# YOUR TASK
Reproduce word for word the part of the excerpt on 1-factorizations below, starting with "[3, Thm. 3]" and going on through "prove the following.".

# EXTRACT PROVIDED
++++++++

A 1-factor (left) of the complete graph \(K_8\) (right) can be rotated to partition the edge set, giving the 1-factorization \(GK_8\).

A 1-factorization of \(K_{2n}\) is said to be rotational (also called 1-rotational) if it is stabilized by a permutation of the vertices that fixes one vertex and cyclically permutes the rest. The 1-factorization \(GK_8\) illustrated above is an example, since the permutation \(\rho =(1,2,3,\ldots ,7)\) fixes vertex 8 and cyclically permutes the other vertices. In doing so, \(\rho \) also cyclically permutes the seven 1-factors of this 1-factorization, thereby stabilizing the set of them. So \(GK_8\) is rotational, and analogously, we see that \(GK_{2n}\) is rotational for any n. For rotational 1-factorizations (and the more general notions of pyramidal and k-pyramidal 1-factorizations), we refer the reader to [4, 5].

Given any 1-factorization \({\mathcal {F}}\) of \(K_{2n}\), we say that a subgraph G is orthogonal to \({\mathcal {F}}\) if each 1-factor of \({\mathcal {F}}\) shares at most one edge with G. For example, the star graph, in which vertex 8 is adjacent to vertices 1 through 7, is a spanning tree for \(K_8\) that is orthogonal to the 1-factorization \(GK_8\) described above.

To avoid trivialities, let us assume that \(n>2\). In [1], Brualdi and Hollingsworth conjectured that for any 1-factorization \({\mathcal {F}}\) of \(K_{2n}\), there exists a partition of \(K_{2n}\) into n disjoint spanning trees that are orthogonal to \({\mathcal {F}}\). In that same paper, they were able to prove that for any 1-factorization \({\mathcal {F}}\) of \(K_{2n}\), there exist at least two disjoint spanning trees that are orthogonal to \({\mathcal {F}}\). In [3], Krussel et al. proved that there were at least three such trees. Regarding the 1-factorization \(GK_{2n}\), however, they proved a much stronger result, stated as follows.

Theorem 1

[3, Thm. 3] If \(2n-1\) is a prime number of the form \(8m+7\) for some integer m, then there exists a full set of n disjoint spanning trees for \(K_{2n}\) that are orthogonal to \(GK_{2n}\).

In this paper, we develop a technique for finding spanning tree decompositions that are orthogonal to rotational 1-factorizations of \(K_{2n}\). Applying our technique, we prove the following.

Theorem 2

For any integer \(n>2\), there exists a full set of n disjoint spanning trees for \(K_{2n}\) that are orthogonal to \(GK_{2n}\).

Because our methods exploit the rotational nature of \(GK_{2n}\), we believe that there are similar applications to other rotational families of 1-factorizations. In Sect. 7, we prove Theorem 2 and offer directions for further application of the results.

2 Terminology for Edges in Rotational Subgraphs of \(K_{2n}\)

++++++++

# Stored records
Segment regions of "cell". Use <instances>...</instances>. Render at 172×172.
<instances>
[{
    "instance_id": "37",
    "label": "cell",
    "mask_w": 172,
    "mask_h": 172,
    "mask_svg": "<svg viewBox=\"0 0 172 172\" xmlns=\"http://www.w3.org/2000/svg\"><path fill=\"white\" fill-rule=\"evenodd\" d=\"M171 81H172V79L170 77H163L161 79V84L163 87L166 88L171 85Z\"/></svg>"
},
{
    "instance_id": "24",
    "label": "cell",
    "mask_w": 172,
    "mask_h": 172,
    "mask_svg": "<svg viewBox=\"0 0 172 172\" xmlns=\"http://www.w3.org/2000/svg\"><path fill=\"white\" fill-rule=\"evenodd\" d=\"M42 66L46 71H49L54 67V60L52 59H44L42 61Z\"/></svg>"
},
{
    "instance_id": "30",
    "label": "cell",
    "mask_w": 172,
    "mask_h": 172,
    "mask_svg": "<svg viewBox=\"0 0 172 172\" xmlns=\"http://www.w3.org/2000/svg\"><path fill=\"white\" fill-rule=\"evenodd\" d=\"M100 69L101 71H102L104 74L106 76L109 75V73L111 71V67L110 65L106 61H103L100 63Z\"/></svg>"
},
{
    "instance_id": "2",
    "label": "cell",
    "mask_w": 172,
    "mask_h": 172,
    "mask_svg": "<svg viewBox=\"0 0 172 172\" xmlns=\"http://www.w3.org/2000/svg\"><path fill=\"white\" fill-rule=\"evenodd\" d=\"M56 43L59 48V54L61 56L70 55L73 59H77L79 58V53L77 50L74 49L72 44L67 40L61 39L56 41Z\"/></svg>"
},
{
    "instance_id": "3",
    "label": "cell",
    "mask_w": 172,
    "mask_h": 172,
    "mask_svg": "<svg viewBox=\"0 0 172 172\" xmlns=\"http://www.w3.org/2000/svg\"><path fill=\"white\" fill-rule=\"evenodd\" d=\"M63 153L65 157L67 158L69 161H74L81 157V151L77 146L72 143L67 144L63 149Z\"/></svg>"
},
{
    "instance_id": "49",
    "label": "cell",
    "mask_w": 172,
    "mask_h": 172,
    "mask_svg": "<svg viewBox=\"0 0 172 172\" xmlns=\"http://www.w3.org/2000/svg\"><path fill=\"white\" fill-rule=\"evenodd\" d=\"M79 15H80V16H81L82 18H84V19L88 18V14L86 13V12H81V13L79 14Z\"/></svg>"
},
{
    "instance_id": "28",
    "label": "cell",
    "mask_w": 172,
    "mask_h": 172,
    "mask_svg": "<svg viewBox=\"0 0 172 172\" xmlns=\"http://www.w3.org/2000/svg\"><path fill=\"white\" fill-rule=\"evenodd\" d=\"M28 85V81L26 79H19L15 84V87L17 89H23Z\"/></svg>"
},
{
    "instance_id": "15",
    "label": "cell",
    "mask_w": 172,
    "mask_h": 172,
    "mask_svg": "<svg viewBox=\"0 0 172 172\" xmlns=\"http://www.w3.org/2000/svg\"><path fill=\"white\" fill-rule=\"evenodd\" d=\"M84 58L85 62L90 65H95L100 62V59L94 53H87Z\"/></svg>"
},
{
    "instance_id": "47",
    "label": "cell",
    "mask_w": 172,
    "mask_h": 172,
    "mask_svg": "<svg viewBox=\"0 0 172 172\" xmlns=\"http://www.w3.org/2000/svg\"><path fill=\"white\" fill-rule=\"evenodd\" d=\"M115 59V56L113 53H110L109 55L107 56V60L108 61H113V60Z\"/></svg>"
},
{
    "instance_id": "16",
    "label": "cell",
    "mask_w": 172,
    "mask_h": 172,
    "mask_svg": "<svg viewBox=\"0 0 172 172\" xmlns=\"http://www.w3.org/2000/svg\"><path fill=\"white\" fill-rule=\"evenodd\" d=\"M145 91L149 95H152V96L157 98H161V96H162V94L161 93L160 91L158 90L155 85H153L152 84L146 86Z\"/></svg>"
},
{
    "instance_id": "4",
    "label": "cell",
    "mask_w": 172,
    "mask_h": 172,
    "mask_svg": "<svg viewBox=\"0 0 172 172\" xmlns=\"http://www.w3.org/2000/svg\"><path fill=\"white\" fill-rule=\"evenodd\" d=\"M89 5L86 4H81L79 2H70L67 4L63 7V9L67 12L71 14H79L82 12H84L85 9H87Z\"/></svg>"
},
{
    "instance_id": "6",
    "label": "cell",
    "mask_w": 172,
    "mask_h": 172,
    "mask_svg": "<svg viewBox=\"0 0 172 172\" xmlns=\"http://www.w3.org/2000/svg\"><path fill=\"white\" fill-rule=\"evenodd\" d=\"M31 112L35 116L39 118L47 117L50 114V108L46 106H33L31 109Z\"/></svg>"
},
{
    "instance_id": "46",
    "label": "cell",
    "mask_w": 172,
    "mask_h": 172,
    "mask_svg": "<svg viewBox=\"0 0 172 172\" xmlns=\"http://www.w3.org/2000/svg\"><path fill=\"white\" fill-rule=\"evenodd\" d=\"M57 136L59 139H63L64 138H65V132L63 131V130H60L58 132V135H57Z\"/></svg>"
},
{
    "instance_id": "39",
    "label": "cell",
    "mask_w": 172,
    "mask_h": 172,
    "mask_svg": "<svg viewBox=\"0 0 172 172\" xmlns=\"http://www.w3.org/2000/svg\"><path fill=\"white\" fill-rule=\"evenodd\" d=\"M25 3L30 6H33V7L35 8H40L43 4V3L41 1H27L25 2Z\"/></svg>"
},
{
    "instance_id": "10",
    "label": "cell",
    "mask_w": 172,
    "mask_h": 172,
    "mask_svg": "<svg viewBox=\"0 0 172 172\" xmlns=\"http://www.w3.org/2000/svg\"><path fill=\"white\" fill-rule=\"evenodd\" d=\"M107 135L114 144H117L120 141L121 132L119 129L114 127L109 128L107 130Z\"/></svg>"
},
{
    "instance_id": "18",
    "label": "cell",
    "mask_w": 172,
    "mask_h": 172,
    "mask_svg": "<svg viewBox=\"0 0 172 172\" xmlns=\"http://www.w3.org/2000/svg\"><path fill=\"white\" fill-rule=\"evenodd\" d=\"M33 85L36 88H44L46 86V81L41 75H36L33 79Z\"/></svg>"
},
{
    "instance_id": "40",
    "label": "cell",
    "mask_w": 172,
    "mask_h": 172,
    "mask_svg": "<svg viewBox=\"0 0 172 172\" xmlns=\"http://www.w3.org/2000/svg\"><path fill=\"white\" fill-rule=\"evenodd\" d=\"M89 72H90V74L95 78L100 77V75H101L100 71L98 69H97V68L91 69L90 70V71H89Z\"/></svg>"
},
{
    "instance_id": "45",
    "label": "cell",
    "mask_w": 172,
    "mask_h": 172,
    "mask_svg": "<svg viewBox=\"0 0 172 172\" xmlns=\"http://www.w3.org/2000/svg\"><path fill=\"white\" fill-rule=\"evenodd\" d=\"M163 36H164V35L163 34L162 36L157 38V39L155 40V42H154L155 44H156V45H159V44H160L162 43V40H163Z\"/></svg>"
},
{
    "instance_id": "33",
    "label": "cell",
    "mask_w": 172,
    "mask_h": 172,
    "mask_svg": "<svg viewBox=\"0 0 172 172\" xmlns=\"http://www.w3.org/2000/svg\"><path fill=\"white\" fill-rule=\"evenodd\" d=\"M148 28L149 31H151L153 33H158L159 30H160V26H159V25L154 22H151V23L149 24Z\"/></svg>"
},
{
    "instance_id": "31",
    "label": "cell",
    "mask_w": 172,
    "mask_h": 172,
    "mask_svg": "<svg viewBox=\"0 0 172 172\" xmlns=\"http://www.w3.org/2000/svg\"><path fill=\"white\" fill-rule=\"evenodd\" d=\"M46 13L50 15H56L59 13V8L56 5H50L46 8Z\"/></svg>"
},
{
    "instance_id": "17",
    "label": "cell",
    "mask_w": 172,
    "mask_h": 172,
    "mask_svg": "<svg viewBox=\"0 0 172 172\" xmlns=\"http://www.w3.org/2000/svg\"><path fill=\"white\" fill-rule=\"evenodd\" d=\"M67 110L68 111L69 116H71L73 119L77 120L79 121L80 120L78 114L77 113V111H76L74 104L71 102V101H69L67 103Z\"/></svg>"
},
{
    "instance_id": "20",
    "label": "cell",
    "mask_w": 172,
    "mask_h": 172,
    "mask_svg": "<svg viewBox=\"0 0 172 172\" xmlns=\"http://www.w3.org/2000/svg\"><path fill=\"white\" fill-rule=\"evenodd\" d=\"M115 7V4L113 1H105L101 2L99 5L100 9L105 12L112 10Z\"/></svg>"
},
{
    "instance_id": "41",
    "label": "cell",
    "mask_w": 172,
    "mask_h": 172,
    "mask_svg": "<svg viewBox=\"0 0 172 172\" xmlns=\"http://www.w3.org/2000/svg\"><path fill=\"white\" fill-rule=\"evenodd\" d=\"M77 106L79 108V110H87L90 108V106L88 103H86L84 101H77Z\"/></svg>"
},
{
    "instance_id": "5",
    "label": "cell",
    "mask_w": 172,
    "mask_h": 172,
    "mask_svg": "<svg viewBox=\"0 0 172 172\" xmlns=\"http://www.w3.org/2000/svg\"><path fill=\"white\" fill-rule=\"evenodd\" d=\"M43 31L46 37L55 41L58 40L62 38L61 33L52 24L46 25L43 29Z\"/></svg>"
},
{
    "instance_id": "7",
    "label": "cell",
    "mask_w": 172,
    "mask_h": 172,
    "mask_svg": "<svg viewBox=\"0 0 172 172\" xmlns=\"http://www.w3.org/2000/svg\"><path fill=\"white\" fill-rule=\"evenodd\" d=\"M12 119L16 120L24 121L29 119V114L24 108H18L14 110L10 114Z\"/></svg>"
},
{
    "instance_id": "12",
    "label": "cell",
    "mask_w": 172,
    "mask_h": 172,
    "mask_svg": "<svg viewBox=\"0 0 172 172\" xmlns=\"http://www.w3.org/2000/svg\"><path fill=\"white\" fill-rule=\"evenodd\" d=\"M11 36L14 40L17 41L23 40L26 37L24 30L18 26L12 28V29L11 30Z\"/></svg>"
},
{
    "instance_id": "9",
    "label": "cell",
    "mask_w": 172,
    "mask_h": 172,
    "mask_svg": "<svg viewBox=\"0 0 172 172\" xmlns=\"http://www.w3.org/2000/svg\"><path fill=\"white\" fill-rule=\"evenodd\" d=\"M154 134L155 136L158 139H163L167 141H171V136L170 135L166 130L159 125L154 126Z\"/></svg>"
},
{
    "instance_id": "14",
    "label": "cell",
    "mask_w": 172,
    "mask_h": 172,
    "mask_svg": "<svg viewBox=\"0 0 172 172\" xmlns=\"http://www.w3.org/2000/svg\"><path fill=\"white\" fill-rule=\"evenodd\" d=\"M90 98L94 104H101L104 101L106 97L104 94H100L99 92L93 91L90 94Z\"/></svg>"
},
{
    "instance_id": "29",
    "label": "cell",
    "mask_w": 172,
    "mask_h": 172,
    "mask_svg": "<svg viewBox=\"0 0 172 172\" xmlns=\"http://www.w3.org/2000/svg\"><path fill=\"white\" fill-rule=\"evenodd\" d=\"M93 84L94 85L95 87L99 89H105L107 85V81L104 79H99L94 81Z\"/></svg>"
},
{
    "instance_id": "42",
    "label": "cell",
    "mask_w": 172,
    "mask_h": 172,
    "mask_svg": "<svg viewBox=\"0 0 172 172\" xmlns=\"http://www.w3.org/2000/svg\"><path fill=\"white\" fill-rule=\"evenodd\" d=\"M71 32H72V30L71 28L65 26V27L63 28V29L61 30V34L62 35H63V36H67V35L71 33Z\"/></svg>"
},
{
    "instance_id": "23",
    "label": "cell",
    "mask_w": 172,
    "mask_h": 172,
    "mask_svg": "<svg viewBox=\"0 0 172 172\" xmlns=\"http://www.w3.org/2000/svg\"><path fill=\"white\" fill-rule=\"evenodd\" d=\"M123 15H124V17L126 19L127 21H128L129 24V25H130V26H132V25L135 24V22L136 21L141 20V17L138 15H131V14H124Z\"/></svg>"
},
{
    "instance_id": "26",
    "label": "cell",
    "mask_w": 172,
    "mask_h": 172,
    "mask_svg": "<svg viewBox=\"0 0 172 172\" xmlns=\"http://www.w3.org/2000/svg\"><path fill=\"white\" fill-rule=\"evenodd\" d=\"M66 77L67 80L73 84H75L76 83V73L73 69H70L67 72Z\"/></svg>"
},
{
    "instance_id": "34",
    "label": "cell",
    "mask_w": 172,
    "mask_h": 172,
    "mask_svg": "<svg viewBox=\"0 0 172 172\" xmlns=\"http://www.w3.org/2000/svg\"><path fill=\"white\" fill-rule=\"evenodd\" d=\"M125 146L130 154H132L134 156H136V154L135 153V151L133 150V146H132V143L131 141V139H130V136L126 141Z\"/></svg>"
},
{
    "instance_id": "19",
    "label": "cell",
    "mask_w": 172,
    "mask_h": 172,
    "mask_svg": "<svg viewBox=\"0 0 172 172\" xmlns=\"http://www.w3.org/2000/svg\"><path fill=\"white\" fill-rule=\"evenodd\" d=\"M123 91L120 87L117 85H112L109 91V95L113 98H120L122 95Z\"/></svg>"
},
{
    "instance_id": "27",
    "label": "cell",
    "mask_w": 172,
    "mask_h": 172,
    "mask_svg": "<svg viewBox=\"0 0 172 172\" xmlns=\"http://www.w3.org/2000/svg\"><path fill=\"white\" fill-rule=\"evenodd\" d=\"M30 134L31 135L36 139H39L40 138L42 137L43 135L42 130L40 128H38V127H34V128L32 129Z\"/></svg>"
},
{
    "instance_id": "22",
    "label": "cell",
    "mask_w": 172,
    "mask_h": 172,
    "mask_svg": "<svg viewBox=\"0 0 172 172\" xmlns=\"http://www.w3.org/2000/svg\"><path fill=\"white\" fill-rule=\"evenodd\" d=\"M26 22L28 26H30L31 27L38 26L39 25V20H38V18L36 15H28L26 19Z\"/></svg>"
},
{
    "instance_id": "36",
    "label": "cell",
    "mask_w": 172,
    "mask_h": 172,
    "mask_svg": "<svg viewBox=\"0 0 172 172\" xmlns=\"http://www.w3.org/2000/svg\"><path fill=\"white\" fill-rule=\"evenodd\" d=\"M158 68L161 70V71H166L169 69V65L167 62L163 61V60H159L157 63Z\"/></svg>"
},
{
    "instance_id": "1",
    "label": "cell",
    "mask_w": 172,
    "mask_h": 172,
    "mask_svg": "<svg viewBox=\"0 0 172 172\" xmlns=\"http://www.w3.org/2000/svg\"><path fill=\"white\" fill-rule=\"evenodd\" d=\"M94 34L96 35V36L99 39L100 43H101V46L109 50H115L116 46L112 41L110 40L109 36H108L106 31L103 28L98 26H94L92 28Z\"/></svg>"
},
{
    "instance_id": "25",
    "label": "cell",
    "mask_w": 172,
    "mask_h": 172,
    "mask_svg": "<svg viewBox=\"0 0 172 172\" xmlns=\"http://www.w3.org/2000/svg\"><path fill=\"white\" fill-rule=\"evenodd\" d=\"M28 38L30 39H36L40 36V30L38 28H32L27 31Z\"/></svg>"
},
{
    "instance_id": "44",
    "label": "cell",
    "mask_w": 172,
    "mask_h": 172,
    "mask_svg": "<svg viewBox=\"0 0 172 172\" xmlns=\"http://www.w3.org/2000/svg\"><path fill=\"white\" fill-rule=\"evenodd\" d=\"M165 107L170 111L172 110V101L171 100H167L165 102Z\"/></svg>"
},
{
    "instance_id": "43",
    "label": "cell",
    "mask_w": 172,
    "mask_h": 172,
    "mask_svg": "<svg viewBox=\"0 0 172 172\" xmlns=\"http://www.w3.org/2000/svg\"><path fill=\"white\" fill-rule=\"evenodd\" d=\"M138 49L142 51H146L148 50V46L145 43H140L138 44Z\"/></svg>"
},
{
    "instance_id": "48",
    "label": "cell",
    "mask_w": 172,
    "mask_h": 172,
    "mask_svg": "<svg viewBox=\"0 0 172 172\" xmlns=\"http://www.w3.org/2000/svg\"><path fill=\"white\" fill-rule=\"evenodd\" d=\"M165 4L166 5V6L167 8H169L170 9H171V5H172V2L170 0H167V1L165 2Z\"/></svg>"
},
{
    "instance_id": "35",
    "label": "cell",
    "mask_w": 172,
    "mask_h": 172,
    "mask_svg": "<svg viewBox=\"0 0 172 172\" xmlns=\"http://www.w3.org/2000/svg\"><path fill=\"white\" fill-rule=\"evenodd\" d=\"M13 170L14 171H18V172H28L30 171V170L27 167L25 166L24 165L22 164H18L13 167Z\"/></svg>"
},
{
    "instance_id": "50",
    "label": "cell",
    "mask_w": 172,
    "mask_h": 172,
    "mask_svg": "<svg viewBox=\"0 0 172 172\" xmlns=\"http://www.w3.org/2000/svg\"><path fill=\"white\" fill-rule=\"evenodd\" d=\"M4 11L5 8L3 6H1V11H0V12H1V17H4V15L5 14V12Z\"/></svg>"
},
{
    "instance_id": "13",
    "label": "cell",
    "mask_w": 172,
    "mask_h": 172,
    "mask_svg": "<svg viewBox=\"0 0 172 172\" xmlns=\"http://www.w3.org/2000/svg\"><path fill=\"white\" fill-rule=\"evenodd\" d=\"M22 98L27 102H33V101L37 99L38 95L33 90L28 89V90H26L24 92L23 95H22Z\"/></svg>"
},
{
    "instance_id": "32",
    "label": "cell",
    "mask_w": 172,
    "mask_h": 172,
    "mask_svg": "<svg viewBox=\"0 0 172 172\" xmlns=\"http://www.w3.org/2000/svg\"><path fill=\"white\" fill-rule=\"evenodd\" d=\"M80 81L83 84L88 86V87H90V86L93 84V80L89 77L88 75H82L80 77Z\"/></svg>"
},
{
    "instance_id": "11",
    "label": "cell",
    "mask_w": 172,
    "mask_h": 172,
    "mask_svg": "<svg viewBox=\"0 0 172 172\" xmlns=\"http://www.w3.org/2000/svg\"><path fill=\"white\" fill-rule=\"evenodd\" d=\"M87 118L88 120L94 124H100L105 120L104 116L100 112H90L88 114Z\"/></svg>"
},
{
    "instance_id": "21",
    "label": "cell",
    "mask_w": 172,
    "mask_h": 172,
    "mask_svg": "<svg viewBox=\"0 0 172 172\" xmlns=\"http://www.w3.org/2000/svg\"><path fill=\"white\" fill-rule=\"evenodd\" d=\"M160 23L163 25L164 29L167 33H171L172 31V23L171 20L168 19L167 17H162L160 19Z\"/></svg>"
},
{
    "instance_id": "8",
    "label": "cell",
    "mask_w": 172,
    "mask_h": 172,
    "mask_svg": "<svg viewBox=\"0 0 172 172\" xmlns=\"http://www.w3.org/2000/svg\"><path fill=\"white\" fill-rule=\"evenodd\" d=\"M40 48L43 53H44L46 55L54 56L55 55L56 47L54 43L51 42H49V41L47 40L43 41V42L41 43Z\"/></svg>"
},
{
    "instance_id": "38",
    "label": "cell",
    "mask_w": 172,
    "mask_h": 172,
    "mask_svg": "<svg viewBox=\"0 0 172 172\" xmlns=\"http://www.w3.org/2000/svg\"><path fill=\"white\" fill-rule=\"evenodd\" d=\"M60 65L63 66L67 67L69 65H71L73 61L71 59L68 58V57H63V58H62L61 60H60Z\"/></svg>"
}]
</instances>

++++++++

# PROBLEM SOLUTION
[3, Thm. 3] If \(2n-1\) is a prime number of the form \(8m+7\) for some integer m, then there exists a full set of n disjoint spanning trees for \(K_{2n}\) that are orthogonal to \(GK_{2n}\).

In this paper, we develop a technique for finding spanning tree decompositions that are orthogonal to rotational 1-factorizations of \(K_{2n}\). Applying our technique, we prove the following.